Discussing the Supreme Court and Constitution

On Monday, September 19, faculty members from Colgate and other universities addressed the relationship between the Supreme Court and the Constitution in a panel discussion organized in observance of Constitution Day.

The Center for Freedom & Western Civilization, Arts of Democracy, and the Dean of the College co-sponsored the event, which included a panel of four speakers: Professor of Political Science Stanley Brubaker, Associate Professor of English Phil Richards, Cornell Professor of Government Jeremy Rabkin, and Western Michigan Professor of English and History John Saillant.

Professor of Political Science Robert Kraynak introduced the panelists and began by explaining Constitution Day’s rather brief history.

“A law was passed last May by Congress requiring all colleges and educational institutions that receive federal funds to set aside September the 17th of every year henceforth, till the end of time, dedicated to the United States Constitution,” said Kraynak.

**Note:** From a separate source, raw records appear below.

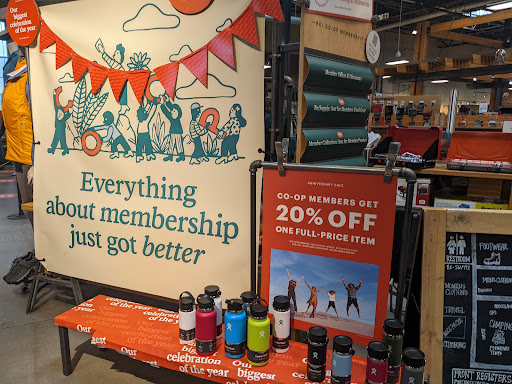 Camping Store «REI», reviews and photos, 230 W 10600 S #1700, Sandy, UT 84070, USA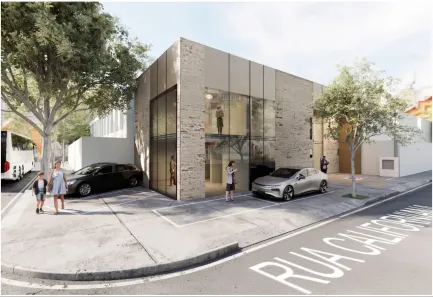 Ponto Comercial para alugar, 206m² no Brooklin Paulista, São Paulo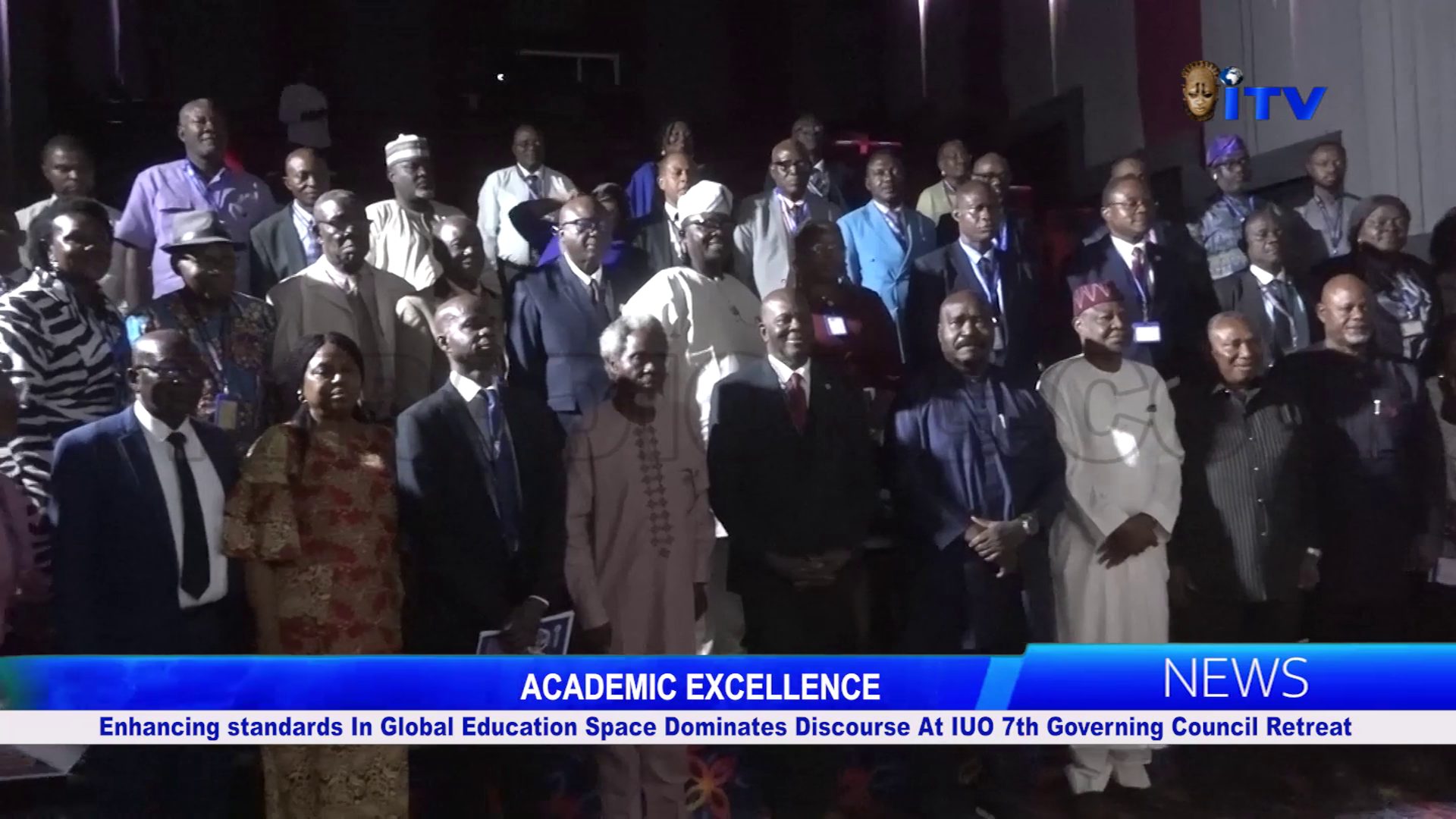ACADEMIC EXCELLENCE: Enhancing standards In Global Education Space Dominates Discourse At IUO 7th Governing Council Retreat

Brubaker was the first panelist to speak; his discussion, “The Theories of Constitutional Interpretation” involved the various ways in which the Justices of the past and present interpret the text.

Two particular schools of thought he mentioned were “Originalism” and the theory of the “living constitution.” The former prescribes a strict interpretation of the Constitution as an unchanging text – whose advocates include Justices Antonin Scalia and Clarence Thomas. The latter view posits that the Constitution ought to evolve and change with the times.

Saillant’s presentation, “Race, Citizenship, and the U.S. Constitution,” focused on the repercussions of interpreting the document too strictly. He cited the infamous Dredd Scott case as support of his view.

The Dredd Scott Decision was a case about a slave whose master brought him to a free territory who subsequently sued for his freedom. The Supreme Court ruled against Dredd Scott on the grounds that he wasn’t a citizen, and therefore did not have a right to sue in Federal Court.

Saillant connected the ruling with the view of Originalism.

“I think Dredd Scott is a good lesson in the potential dangers of Originalism,” he said. “[Chief] Justice Taney thought he was being an Originalist, and in fact was an Originalist in a certain sense, but he needed better sources. He needed a better understanding of what earlier laws than the Constitution had said – some of his claims being absurd in the face of the language of the Constitution.”Richards – who helped organize the event – talked about the reaction to the Constitution by artists of the time.

“The underlying social assumptions, by which the nitty-gritty political issues are based, were in a process of shift,” he said. “Many intellectuals – many artists – saw this shift as dangerous. They saw this shift as leading potentially to chaos. So, to a certain extent, the intellectuals, the novelists, thinkers such as Kant, were saying: we’re a little bit afraid of the world of the Constitution, a little bit afraid of what it meant not to move away from an older set of values. I’d like to dwell on that question today.”

Rabkin discussed the relationship between international law and the Constitution. He posed the question: should we take international law into account when interpreting the Constitution?

He maintained that there has been an increasing tendency for Justices to do so – especially those of the more liberal persuasion–and that they justify their decisions on the assumption that the rest of the world is “progressing.”

Rabkin argued that the opposite could be true.

“But what if a lot of countries were backsliding? What if a lot of countries were retrogressing? Of course there is sometimes retrogression – we’ve seen it done!” Rabkin said.

Rabkin said that incorporating International Law into Supreme Court decisions undermined the purpose of having a Constitution.

“What does it mean to have a Constitution? It is a hedge against a later generation backsliding. It’s saying now at the beginning let’s get this clear there’s going to be freedom of speech, right? Why do we put that into the Constitution? It’s to protect against a later generation from forgetting that that was important,” he said.

During the Q&A period, Pat Kabat ’06 questioned Rabkin’s analysis. He argued that foreign opinions and idealisms are respected and edified domestically.

“It seems to me that it’s difficult to draw that line, especially considering how much – not in simplistic terms of how we interpret our Constitution in terms of International Law right now, or particular laws of the country – but the approaches to jurisprudence. We teach our American scholars Austinian stuff sometimes. It’s difficult to unpack those sorts of intellectual relationships, and it seems to me – bearing that in mind – it’s difficult to call these progressive notions localized, ” said (?).

After the event was over, Kraynak seemed satisfied.

“The Constitution does have a text which is objective, but it is also true that we have, within the context of an objective written text, we Americans have debated and fought over the interpretation of that text, and that’s what presently lies behind the battles over the courts. I believe that point came out tonight: that was my main goal tonight,” Kraynak said.